Students who knew him as far back as middle school remember a dramatically uncommunicative boy who never spoke, not even to teachers. Some remember classmates derisively offering dollar bills to Cho if he would just talk. The band director would urge him to play his trombone more loudly and to hold his head up.
"Teachers would call on him, and he wouldn't respond," recalled Sam Linton, 21, a freshman at New River Community College near Virginia Tech, who attended classes and shared a homeroom with Cho at Stone Middle School in Centreville. "He would just sit there until they would call on somebody else."
James Duffy, 21, a Virginia Tech junior who also attended Stone, said the first time he ever heard Cho speak was on television Wednesday night, when NBC aired the recordings he had mailed in the middle of the rampage.

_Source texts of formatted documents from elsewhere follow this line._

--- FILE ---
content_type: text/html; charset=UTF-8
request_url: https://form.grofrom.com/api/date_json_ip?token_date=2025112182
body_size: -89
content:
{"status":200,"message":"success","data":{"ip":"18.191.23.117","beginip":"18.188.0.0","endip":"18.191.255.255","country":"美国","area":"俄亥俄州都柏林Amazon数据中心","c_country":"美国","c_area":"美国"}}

"That was also the first time I ever saw an expression on his face," Duffy recalled.
Other students recalled that he carried violent writings in his notebooks. He wore "geeky" clothes, not stylish or popular, the kind his parents might have picked out, Linton recalled.
When Cho was a sophomore, he was a member of the Westfield High School Science Club, according to the school's 2001 yearbook. In his sophomore and junior year portraits, he is dressed identically: light-colored T-shirt with a plaid button-down shirt on top.
In Cho's senior year, neither his name nor his picture appears anywhere in the yearbook.
David Gearhart, 21, a junior at Virginia Tech who attended Stone Middle with Cho, said Cho's antisocial behavior prompted teasing from other kids.
"We might have cracked a couple of jokes, nothing to his face for sure. Nothing very serious. We would just say, 'Did you see Seung say nothing again today?' Something like that."
Gearhart remembers a friend seeing a paper fall out of Cho's notebook. "It had all kinds of hate writing," he said.
Shame and Blame
Not since the Los Angeles riots in 1992, when one of the nation's largest Korean enclaves was ransacked and burned, has an event gripped the Korean American community like the massacre at Virginia Tech. Several area Koreans said that when they heard that the shooter was an Asian American male, they were desperately hoping he was not Korean. Their hearts sank when police announced the name as Cho Seung Hui.